As we’ve all surely seen by now, there are early retail samples in the wild for Intel’s 11th-generation Core desktop CPUs, ‘Rocket Lake-S’, and early reviews to go along with them.
Pre-NDA reviews have said good things, bad things and ugly things. What’s not being said (or just not being disclosed) is that they’re running beta firmware and/or not being tested properly.
Author’s Note: Andrei Frumusanu from Anandtech has reached out in this Tweet to clarify how Anandtech does Core to Core latency testing https://twitter.com/andreif7/status/1373942191920406530?s=19
Now, the program we use for Core to Core testing was made by one of our authors, Clamchowder, and can be found here (https://bit.ly/3rbDmFi) or here if you want to compile it yourself (https://github.com/clamchowder/CoherencyLatency)
Now, we don’t know why our Core to Core latency results are approximately double of Anandtech’s however, we are going to make a more in-depth article about core to core latency and comparing different interconnects to each other but it is safe to say that our core to core latency testing will be incomparable to Anandtech’s.
Original Article: I’ve struggled with writing this article because it means poking holes in a review written by someone hugely respected in our community. The fact is though that we can’t know everything and being human means we make mistakes. I’m going to focus on two early takes for Intel’s Rocket Lake-S CPUs. Well, one’s a review, and claims to be.
The other is a “Twitter review”, I suppose. Let’s start there.
CapFrameX’s Flawed Benchmarking
Let’s start with CapFrameX’s thing… This is going to be short. It’s poorly done and deserves to be called out. He tested Comet Lake with 2933 MHz memory in a 2x16GB configuration. The Rocket Lake sample was tested with 3,200 MHz memory in a 4x8GB configuration.
When asked about the timings, he only said it was non-JEDEC. He could have given the Rocket Lake a far faster and more efficient Samsung B-Die kit running at CL14 while Comet Lake got saddled with something like SK Hynix CL18 or 19. This alone can cripple anything memory sensitive on Comet Lake vs Rocket Lake. At a given speed, RAM timings can have a huge impact on effective bandwidth.
Oh oh, many do not agree with the RAM clocks and timings which we used for these benchmarks.CapFrameX’s justification for mis-matching memory kits in their 11700K testing.
Yes, the timings were not JEDEC compliant. However, the 10900K is specified for 2933MT/s and the 11700K for 3200MT/s. (1/2)
Please note this is not a review, it’s just a quick test to check the general direction. We will offer OC tests and IPC comparisons using the same RAM speed in our review. (2/2)

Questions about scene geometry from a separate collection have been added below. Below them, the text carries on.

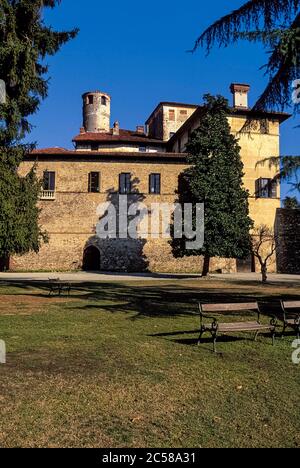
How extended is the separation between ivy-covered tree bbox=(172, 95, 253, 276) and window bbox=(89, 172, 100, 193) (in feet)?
29.3

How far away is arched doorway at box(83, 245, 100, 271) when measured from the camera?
36250 mm

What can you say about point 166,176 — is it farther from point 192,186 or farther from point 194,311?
point 194,311

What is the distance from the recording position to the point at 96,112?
2066 inches

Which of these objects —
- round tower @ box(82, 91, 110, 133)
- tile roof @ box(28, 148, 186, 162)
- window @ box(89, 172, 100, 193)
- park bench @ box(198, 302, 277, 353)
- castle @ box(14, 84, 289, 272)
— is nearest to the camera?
park bench @ box(198, 302, 277, 353)

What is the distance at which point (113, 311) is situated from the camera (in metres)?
12.7

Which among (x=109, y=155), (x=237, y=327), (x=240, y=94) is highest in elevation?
(x=240, y=94)

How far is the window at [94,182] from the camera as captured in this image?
36.4m

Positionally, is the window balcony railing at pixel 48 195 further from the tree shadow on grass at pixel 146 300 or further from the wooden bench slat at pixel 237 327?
the wooden bench slat at pixel 237 327

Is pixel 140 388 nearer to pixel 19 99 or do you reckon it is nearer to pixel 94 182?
pixel 19 99

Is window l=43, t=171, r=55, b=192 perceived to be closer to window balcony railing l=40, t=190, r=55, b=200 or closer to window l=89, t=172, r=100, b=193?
window balcony railing l=40, t=190, r=55, b=200

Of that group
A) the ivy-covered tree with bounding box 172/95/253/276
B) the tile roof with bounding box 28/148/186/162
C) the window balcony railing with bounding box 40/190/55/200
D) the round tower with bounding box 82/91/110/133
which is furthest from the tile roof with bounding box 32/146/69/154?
the round tower with bounding box 82/91/110/133

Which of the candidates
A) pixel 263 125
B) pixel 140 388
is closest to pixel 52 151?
pixel 263 125

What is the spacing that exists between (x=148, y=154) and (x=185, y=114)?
58.1ft

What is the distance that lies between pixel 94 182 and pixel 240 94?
16.7 m
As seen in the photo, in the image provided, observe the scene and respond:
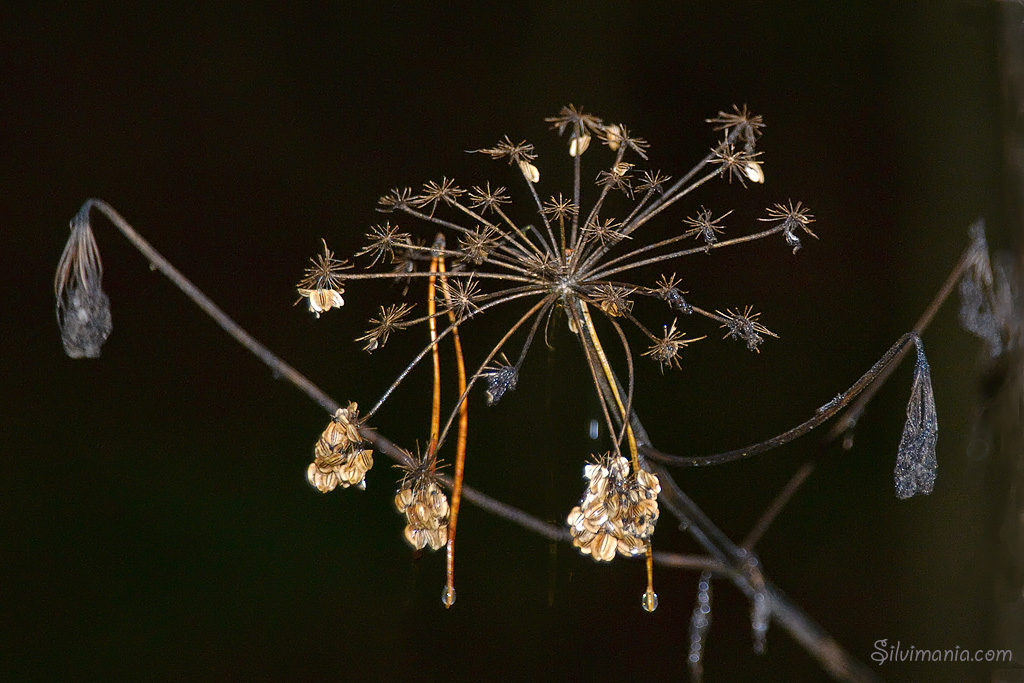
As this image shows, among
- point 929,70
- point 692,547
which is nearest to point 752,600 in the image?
point 692,547

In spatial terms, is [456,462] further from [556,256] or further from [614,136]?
[614,136]

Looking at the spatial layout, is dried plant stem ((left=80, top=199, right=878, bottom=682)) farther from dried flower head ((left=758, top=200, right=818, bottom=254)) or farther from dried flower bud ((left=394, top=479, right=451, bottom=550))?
dried flower head ((left=758, top=200, right=818, bottom=254))

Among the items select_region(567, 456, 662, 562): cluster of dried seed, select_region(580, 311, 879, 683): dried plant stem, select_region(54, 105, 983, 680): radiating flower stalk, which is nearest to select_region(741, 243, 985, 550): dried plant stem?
select_region(580, 311, 879, 683): dried plant stem

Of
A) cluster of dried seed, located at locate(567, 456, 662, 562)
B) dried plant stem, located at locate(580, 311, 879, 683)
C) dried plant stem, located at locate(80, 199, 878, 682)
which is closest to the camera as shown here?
cluster of dried seed, located at locate(567, 456, 662, 562)

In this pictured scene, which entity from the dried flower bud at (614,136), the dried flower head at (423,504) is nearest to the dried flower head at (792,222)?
the dried flower bud at (614,136)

A simple and easy way to compare relative RAM throughput is to take the effective frequency or MT/s and divide by the CAS Latency or CL. This will give you a quick and dirty performance number. 2933 / 19 = 154.37 vs 3200 / 14 = 228.57. In this basic example you are looking at a kit of memory that is possibly 32.5% faster. Yes I say ‘faster’; in simple terms because it will be lower latency and higher bandwidth. If Rocket Lake wasn’t faster than Comet Lake with this handicap, that would be really bad news. Without having the CPUs compared on the same memory kits, the results are invalid. They did however, try to justify the difference between kits with interleaving, missing the point entirely about mix-matching kits and ICs.
I have to clarify an important point here. I forgot to mention this. Sorry!Nope, performance is not equivalent.
The Comet Lake system was tested with 2×16 dual ranked DIMMs and the Rocket Lake system with 4×8 single ranked.
Therefore the performance (interleaving) is equivalent.
A Word on RAM, ICs and Timings
I want to take a second just to address the impact of memory ICs on RAM kit timings. This will be a very high-level pass; Basically, depending on individual IC design, memory chips will skew toward preferring high or low voltage. The differences in their design influence their performance characteristics.
Samsung B-Die is often used in performance-focused memory kits and computer builds simply because it is capable of moving more data at the same frequencies versus its competition—a.k.a faster timings (less cycles/latency)—however it requires more voltage to do so and is notoriously harder to “drive”; It’s harder for IMCs to sustain these loads, and therefore difficult to clock really high. In contrast you have chips like SK Hynix’s DJR, an IC that’s very easy to drive by comparison (less voltage to achieve same clocks). It’s only really good for memory overclocking speed validations, as to achieve the same throughput (clockspeed / latency) as something like Samsung’s B-Die, you’d have to clock it very high as it runs looser timings (more cycles/latency). It often sits at the top of motherboard makers’ memory qualification charts for memory speeds.
With this comparison out of the way, there is one more key factor that needs explaining, and that is what happens when you only set RAM kits to “Auto” or “XMP” and note only primary timings. All motherboards will set secondary, tertiary, and even some hidden timings based on what ICs are detected on the RAM sticks installed. It is imperative that the same memory is then used for benchmarking consistency, as these can have unforeseen effects on performance.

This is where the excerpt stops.